14. UK research protocol design implications
Protocol-design implications of the STEP data:
- Primary endpoint: 68-72 weeks is the standard duration for obesity endpoints; nadir weight is reached in this window
- Shorter studies: 24 weeks captures ~70% of eventual loss; 36-40 weeks captures ~85%; 52 weeks captures ~95%
- Dose selection: 2.4 mg weekly is the maintenance dose in non-diabetic cohorts; 1.0 mg is the maximum approved T2DM maintenance dose; 1.7 mg is an intermediate sometimes used in Asian cohorts
- Titration period: 16 weeks from 0.25 mg to 2.4 mg with 4-week steps
- Measurement cadence: weight weekly for first 12 weeks, then every 4 weeks to endpoint
- Body composition: DEXA at baseline, week 36, week 68
- Withdrawal design: include if long-term maintenance is a research question (STEP-4 model)
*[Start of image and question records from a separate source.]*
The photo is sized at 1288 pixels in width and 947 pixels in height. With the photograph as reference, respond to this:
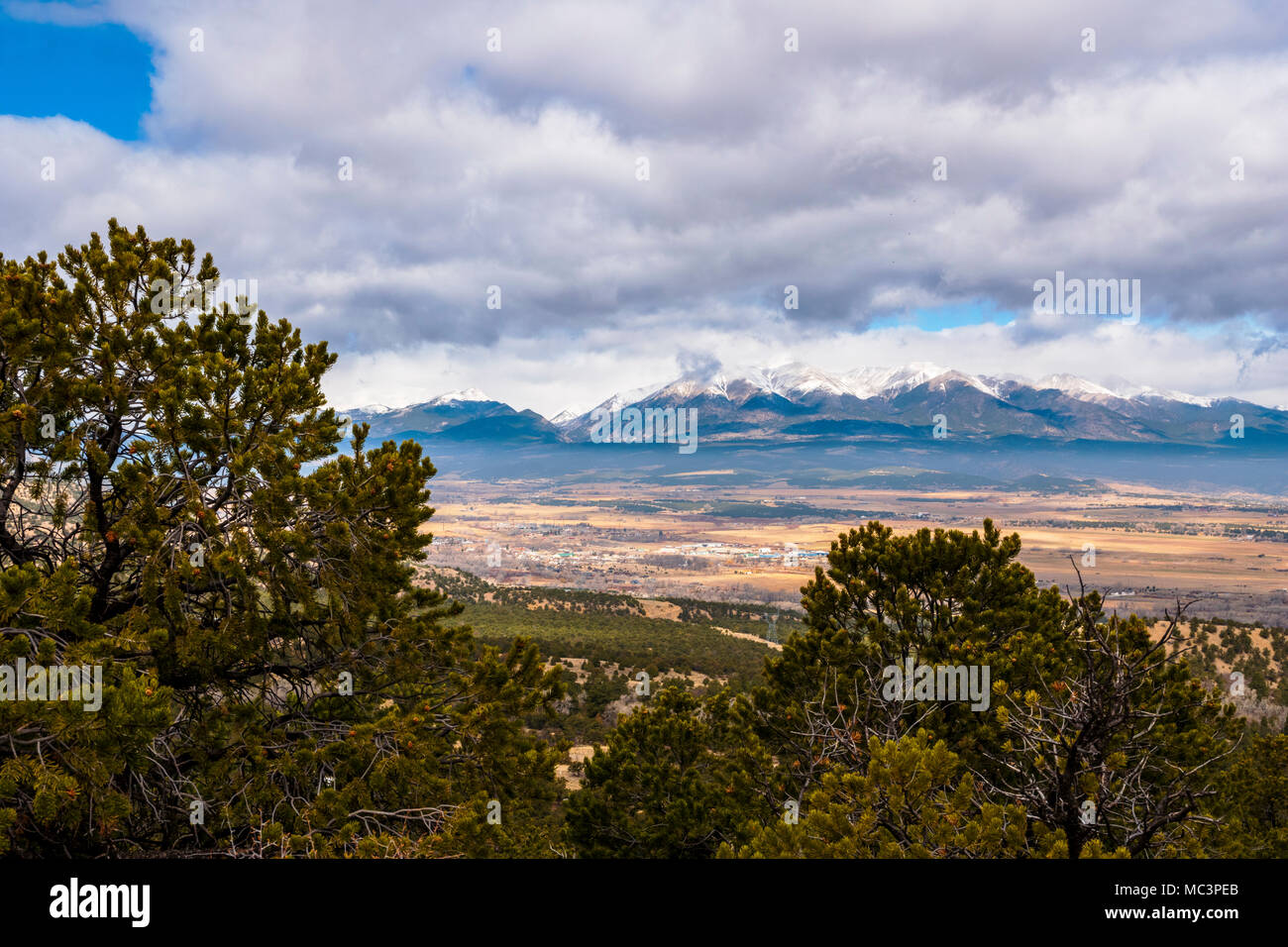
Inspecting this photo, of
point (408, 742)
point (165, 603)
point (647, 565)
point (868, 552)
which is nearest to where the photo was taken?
point (165, 603)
- Population selection: non-diabetic cohort gives cleaner weight-loss signal; T2DM cohort adds ~5 percentage point response attenuation
FAQ
How fast does semaglutide weight loss start?
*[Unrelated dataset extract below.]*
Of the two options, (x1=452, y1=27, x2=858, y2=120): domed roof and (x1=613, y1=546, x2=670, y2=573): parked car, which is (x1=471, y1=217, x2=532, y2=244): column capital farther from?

Measurable loss begins in week 1-2. Initial loss at the 0.25 mg starting dose is modest (~0.5-1% per 4 weeks). The rate accelerates during titration, reaching roughly 1% per week at maintenance dose in the early maintenance phase.
What is the maximum semaglutide weight loss I should plan for in a research protocol?
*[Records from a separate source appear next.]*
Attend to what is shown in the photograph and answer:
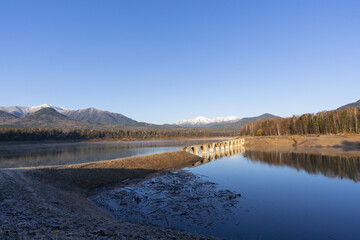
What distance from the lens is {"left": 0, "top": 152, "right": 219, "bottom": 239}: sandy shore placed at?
376 inches

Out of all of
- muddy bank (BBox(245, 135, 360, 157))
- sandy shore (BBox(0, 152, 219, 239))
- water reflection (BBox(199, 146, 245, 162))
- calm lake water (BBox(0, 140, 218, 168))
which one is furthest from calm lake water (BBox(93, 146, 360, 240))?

Mean −15% at 68 weeks; ~10% of participants lose >25%. Very rare responses >30% occur but are outside the expected range.
Does the weight loss keep going indefinitely?
No. Plateau approaches around week 60-68. STEP-5 showed only modest additional loss (−14.9% → −15.2%) between week 68 and week 104.
Does stopping semaglutide reverse the weight loss?
Yes, largely. STEP-4 showed ~65-70% regain of lost weight over 48 weeks after withdrawal. This is the core argument for chronic treatment.
Is semaglutide weight loss mostly water, fat, or muscle?
Predominantly fat (~80%), with lean mass accounting for ~20%. Water loss is a minor and transient component of the earliest weeks.
How does semaglutide compare to tirzepatide?
Tirzepatide at 15 mg weekly produces ~20% weight loss at 72 weeks (SURMOUNT-1) — approximately 5 percentage points more than semaglutide 2.4 mg at 68 weeks. SURMOUNT-5 head-to-head confirmed tirzepatide superiority (−20.2% vs −13.7%).
What is the week-16 titration weight loss target?
Typical week-16 loss is ~7-8%, but this varies widely with individual response. Week-20 >5% is the most useful “early responder” marker for predicting week-68 outcome.
References
- Wilding JPH et al. Once-weekly semaglutide in adults with overweight or obesity (STEP 1). N Engl J Med 2021;384:989–1002.
- Davies M et al. Semaglutide 2.4 mg once a week in adults with overweight or obesity, and type 2 diabetes (STEP 2). Lancet 2021;397:971–984.
- Wadden TA et al. Effect of subcutaneous semaglutide vs placebo as an adjunct to intensive behavioral therapy (STEP 3). JAMA 2021;325:1403–1413.
- Rubino D et al. Effect of continued weekly subcutaneous semaglutide vs placebo on weight loss maintenance (STEP 4). JAMA 2021;325:1414–1425.
- Garvey WT et al. Two-year effects of semaglutide in adults with overweight or obesity (STEP 5). Nat Med 2022;28:2083–2091.
- Kadowaki T et al. Semaglutide once a week in adults with overweight or obesity, with or without type 2 diabetes, in an East Asian population (STEP 6). Lancet Diabetes Endocrinol 2022;10:193–206.
- Rubino DM et al. Effect of weekly subcutaneous semaglutide vs daily liraglutide on body weight (STEP 8). JAMA 2022;327:138–150.
- Weghuber D et al. Once-weekly semaglutide in adolescents with obesity (STEP TEENS). N Engl J Med 2022;387:2245–2257.
- Lincoff AM et al. Semaglutide and cardiovascular outcomes in obesity without diabetes (SELECT). N Engl J Med 2023;389:2221–2232.
- Aronne LJ et al. Tirzepatide vs semaglutide in adults with obesity (SURMOUNT-5). N Engl J Med 2025 (pre-publication; topline announced 2024).